While the GDP growth is obviously affected by many factors, the survey-based ESI indicator aggregates several sources of information from the different sectors in a timely way. As such it translates qualitative information into a quantitative hard signal. The above analysis showed that this “hard” signal can be used (as a partial gauge) to assess in probabilistic terms the current or near-term future stance (and risk) of the economy. Figure 7 provides a visual of a rule of thumb on how this ESI information (x-axis) translates into an estimate (y-axis) either for the median growth or a growth-at-risk measure (i.e. the 5% quantile).

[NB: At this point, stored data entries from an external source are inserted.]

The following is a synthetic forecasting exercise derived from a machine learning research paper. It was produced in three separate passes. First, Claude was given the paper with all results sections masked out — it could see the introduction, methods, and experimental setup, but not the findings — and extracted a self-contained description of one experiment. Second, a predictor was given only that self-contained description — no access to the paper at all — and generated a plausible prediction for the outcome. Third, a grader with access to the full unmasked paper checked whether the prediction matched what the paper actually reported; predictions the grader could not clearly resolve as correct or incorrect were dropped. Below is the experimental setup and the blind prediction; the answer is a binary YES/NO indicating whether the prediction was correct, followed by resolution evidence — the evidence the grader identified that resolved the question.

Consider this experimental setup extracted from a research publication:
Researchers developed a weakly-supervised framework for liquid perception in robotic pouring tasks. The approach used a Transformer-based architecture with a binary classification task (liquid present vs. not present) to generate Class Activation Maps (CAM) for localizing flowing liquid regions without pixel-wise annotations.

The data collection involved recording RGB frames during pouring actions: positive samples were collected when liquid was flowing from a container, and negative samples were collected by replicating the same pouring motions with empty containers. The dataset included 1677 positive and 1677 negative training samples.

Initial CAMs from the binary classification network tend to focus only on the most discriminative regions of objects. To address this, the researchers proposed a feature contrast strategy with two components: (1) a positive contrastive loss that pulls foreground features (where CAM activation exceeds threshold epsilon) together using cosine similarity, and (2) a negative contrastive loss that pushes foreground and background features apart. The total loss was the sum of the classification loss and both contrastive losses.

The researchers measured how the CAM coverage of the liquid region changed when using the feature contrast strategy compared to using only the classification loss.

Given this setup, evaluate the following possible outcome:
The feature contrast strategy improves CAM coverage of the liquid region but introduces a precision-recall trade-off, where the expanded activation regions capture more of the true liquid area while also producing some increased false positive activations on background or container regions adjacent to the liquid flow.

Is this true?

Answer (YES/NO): NO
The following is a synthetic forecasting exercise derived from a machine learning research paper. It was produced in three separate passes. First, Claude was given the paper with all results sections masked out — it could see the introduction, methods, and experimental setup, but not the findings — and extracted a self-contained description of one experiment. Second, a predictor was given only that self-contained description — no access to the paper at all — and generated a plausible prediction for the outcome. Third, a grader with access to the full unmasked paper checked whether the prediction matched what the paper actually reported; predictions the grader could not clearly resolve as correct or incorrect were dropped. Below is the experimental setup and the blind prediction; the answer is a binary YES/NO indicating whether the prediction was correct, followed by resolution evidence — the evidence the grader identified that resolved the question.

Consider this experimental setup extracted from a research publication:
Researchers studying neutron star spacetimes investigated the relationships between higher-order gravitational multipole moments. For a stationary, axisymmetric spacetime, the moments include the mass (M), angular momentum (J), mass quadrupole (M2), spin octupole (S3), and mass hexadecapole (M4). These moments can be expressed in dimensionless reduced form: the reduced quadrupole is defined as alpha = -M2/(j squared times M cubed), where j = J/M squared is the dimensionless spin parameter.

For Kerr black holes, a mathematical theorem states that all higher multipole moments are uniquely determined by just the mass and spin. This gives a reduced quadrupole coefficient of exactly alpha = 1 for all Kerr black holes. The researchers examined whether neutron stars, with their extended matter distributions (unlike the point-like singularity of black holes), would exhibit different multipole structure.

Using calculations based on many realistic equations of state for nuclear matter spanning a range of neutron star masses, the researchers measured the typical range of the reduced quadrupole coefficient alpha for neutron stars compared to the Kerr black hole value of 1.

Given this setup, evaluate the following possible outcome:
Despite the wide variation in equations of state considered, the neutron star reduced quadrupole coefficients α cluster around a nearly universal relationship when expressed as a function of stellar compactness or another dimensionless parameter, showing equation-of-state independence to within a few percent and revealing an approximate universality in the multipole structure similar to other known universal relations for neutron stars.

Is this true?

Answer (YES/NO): NO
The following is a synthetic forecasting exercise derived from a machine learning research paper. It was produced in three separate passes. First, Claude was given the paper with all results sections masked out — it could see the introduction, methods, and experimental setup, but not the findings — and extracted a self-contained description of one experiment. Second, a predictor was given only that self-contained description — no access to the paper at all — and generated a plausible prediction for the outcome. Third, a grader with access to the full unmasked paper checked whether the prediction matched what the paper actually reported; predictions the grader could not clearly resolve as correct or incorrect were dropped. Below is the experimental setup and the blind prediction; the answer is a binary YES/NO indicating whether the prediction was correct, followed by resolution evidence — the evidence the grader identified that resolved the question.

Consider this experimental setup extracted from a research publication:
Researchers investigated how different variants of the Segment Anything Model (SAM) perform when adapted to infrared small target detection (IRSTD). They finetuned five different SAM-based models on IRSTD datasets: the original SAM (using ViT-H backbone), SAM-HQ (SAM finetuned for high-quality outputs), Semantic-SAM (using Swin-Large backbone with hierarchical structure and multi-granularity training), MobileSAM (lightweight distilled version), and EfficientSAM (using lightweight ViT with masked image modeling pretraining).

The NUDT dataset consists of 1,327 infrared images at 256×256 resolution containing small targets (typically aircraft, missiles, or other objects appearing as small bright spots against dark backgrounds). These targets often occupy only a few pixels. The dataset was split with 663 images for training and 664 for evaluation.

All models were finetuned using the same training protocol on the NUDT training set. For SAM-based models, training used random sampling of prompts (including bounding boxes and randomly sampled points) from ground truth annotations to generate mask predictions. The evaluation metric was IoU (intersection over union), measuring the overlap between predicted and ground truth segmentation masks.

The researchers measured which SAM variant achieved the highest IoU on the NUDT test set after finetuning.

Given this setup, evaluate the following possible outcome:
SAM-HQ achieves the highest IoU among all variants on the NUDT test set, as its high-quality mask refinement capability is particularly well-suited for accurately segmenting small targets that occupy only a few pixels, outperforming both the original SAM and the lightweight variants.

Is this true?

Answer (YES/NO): NO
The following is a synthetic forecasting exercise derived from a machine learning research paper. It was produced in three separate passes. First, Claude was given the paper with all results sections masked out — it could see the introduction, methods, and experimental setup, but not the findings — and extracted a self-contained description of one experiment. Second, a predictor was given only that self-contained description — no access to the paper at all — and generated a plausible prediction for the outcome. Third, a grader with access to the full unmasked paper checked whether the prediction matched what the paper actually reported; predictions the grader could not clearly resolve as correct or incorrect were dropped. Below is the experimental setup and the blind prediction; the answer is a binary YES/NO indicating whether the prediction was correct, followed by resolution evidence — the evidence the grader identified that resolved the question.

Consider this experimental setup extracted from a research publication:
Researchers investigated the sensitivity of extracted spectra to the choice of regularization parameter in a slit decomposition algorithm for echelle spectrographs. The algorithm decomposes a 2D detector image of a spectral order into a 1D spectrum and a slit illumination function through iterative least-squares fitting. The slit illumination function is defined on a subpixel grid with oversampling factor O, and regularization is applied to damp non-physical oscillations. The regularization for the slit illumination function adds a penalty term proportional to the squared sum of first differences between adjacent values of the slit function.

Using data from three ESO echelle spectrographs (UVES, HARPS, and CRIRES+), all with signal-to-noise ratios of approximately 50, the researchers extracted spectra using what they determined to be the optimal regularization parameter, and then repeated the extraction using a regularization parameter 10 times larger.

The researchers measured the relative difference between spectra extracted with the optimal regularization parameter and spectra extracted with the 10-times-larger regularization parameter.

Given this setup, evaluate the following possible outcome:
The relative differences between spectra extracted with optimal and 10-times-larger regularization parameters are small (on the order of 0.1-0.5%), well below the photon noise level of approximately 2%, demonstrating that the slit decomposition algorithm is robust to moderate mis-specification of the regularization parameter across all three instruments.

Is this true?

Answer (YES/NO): NO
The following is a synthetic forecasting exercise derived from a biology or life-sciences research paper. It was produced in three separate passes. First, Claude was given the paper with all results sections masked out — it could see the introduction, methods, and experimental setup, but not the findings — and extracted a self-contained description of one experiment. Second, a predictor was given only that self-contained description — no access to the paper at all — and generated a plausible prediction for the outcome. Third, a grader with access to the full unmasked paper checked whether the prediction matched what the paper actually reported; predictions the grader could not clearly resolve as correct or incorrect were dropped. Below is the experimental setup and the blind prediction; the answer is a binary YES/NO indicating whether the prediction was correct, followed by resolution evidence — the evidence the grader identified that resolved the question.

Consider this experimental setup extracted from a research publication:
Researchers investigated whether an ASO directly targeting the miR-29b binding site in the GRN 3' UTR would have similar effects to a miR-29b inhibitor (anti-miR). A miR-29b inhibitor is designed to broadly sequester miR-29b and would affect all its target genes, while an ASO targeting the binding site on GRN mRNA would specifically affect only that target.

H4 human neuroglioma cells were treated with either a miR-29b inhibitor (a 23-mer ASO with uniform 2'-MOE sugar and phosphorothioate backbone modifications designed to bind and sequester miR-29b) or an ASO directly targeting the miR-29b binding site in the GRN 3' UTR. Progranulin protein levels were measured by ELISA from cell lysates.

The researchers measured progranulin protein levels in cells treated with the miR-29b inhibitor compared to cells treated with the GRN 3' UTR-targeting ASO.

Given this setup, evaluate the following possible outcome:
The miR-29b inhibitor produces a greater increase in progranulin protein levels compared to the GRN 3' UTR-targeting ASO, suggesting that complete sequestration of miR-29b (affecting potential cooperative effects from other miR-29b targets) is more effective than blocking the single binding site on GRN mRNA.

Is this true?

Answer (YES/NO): NO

Figure 7 shows these estimates for the current and next quarter, both based on the current quarter's ESI.
The analysis in the figure above clearly illustrates that from an economic point of view the ESI readings do matter. The models suggest that the ESI value tracks not only the median (and average) GDP growth rate, but also the risk in the economy. Low values of the ESI are linked to more negative values for the growth-at-risk indicating that downside risks have increased.
The ESI provides a timely monthly indicator of economic sentiment for the EU economies. As a composite indicator it aggregates qualitative survey-based information into a hard (quantitative) signal. Statistical analysis confirms the intuition that the ESI contains relevant information for current and (short-term) future GDP growth. Moreover, the ESI indicator is able to (partially) track the growth-at-risk in the economy. Lower values of the ESI suggest not only lower expected economic growth, but also a higher risk of more negative growth. Given the recent rise in the economic sentiment indicator in many countries, the risk of a recession in the euro area appears to be diminishing for now, although it cannot be completely ruled out.
1 Gelper, Sarah, and Christophe Croux. "The predictive power of the European economic sentiment indicator." Available at SSRN 1093637 (2007).